▶ **Passage given**
════════════════
Here are the steps you need to take to start a limited liability company (LLC) in Vermont.

By , J.D. · USC Gould School of Law

A limited liability company (LLC for short) is a way to legally structure a business. It combines the limited liability of a corporation with the flexibility and lack of formalities provided by a partnership or sole proprietorship. Any business owner who seeks to limit his or her personal liability for business debts and lawsuits should consider forming an LLC.

Here are the steps you need to take to form an LLC in Vermont. For more information on how to form an LLC in any state, see Nolo's article How to Form an LLC.

1. Choose a Name for Your LLC

Under Vermont law, an LLC name must contain the words "Limited Liability Company" or "Limited Company," or the abbreviations "LLC," "LC," "L.L.C.," or "L.C." The word "Limited" may be abbreviated as "Ltd." and the word "Company" may be abbreviated as "Co."

Your LLC's name must be distinguishable from the names of other business entities already on file with the Vermont Secretary of State. Names may be checked for availability at the Vermont Secretary of State business name database.
════════════════
▶ **Material supplied**

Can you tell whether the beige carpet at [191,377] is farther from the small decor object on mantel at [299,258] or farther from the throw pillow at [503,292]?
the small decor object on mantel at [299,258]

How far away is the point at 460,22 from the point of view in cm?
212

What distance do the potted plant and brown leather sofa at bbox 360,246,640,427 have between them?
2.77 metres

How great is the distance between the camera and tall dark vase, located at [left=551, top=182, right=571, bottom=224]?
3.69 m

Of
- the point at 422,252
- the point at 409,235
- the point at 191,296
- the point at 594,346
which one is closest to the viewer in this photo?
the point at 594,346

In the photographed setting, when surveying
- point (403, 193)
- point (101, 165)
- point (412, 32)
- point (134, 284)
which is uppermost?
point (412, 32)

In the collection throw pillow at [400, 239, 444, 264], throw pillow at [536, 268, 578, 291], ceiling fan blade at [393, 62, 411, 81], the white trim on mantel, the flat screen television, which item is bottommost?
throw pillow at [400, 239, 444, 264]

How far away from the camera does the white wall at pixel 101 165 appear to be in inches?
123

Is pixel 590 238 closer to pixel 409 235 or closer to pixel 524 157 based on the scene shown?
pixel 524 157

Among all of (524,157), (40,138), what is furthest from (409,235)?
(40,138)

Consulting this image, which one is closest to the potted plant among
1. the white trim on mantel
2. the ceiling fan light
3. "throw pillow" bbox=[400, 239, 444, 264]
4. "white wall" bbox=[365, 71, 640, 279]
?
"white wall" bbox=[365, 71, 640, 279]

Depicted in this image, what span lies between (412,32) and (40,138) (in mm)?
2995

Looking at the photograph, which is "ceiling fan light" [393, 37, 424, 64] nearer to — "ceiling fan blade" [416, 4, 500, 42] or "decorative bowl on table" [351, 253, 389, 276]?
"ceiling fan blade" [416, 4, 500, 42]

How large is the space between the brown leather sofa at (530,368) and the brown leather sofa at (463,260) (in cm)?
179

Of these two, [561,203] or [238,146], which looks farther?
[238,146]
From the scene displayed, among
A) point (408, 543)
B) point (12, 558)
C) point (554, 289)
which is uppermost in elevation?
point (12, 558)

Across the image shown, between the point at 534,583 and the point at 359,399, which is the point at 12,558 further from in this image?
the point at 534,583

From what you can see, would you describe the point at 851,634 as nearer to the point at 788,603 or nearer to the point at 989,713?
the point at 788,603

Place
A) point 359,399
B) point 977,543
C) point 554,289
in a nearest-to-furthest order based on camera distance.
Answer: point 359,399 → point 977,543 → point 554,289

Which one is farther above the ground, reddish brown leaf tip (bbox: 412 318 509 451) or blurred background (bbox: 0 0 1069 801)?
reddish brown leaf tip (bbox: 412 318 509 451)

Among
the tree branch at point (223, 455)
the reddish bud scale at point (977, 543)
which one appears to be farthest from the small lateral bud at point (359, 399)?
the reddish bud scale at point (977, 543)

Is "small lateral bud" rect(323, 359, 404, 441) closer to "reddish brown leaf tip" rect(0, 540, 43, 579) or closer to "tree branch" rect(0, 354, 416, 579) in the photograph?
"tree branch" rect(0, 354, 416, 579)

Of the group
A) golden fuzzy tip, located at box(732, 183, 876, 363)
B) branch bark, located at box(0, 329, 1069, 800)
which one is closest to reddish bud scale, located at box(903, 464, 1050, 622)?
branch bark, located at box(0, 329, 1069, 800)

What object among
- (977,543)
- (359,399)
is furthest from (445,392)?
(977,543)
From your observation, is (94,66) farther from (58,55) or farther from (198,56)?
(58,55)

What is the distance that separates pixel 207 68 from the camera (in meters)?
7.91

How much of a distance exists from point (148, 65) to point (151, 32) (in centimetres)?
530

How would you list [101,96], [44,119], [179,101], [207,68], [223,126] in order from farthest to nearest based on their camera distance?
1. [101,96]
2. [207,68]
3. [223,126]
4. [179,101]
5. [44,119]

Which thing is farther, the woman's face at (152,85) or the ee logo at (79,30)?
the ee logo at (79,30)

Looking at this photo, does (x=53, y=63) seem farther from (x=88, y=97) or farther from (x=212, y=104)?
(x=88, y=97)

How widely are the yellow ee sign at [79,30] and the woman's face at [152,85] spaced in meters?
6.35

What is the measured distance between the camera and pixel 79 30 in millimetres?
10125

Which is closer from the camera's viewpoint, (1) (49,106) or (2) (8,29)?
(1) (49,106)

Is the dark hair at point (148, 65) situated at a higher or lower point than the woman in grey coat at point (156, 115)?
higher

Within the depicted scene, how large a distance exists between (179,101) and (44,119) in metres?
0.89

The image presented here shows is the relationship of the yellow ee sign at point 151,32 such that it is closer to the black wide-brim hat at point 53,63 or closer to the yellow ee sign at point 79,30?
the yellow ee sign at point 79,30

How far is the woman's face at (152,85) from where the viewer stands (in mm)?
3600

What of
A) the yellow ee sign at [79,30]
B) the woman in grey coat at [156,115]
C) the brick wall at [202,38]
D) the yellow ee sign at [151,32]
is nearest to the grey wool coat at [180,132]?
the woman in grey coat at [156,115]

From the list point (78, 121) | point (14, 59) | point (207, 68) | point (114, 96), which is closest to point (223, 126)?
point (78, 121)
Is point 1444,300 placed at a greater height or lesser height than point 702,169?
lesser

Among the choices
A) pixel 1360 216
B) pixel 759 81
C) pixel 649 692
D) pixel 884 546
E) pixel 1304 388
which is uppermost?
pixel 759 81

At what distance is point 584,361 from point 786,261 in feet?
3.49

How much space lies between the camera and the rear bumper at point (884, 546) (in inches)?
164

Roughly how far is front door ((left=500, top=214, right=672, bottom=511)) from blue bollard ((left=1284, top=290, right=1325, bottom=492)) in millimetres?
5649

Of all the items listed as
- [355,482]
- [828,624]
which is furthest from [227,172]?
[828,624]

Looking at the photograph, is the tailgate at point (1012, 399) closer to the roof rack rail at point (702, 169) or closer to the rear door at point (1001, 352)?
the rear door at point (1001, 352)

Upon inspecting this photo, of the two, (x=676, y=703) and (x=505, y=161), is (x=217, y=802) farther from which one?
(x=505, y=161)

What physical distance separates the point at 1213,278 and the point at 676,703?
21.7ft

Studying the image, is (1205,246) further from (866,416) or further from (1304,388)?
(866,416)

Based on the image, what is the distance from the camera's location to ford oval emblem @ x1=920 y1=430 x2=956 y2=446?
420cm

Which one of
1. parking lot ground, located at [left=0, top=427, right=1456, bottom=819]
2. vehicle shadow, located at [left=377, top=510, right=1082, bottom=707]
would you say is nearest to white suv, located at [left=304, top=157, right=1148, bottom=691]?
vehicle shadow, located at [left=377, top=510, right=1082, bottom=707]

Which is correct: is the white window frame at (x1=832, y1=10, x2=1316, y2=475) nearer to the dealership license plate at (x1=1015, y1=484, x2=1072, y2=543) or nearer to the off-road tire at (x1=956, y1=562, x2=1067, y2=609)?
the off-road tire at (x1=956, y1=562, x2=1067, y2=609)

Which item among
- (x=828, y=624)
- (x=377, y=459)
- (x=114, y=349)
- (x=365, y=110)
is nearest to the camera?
════════════════
▶ **Task requirements**
1. Extract every row that contains the string "separates".
2. Please extend the passage on forming an LLC in Vermont, picking up after its last sentence.

▶ **Answers for the exercise**
1.
What is the distance that separates pixel 207 68 from the camera (in meters)?
What physical distance separates the point at 1213,278 and the point at 676,703?

2.
You may reserve a name for 120 days by filing an Application to Reserve a Specified Business Name with the Vermont Secretary of State. The application may be filed online or by postal mail. To file by postal mail with a traditional paper check, you must complete the online filing process and select this option at the end as a method of payment.

2. Appoint a Registered Agent

Every Vermont LLC must have an agent for service of process in the state. This is an individual or business entity that agrees to accept legal papers on the LLC's behalf if it is sued. The registered agent may be a Vermont resident, or a corporation or LLC registered do business in Vermont. The registered agent must have a physical street address in Vermont.

3. File Articles of Organization

A Vermont LLC is created by filing Articles of Organization with the Vermont Secretary of State. The filing fee is $125. The articles must include:

  • the LLC's name
  • the type of LLC--regular LLC, professional LLC, or low-profit LLC
  • the LLC's fiscal year end month (usually December)
  • the LLC's purpose
  • the LLC's street and mailing address
  • the name, address, and email of the LLC's registered agent
  • whether the LLC has members at the time of filing
  • whether the LLC will be member-managed or manager-managed
  • the names and addresses of the principal members or managers
  • the name and address of the LLC's the organizer, and
  • the signature of organizer.

The articles can be filed online or by postal mail. To file by postal mail, you must complete the online filing process and select this option. Online registration is the preferred method and the turnaround time for creating your LLC is quicker. If you create your LLC online, you must provide an email address for your business to which you have regular access.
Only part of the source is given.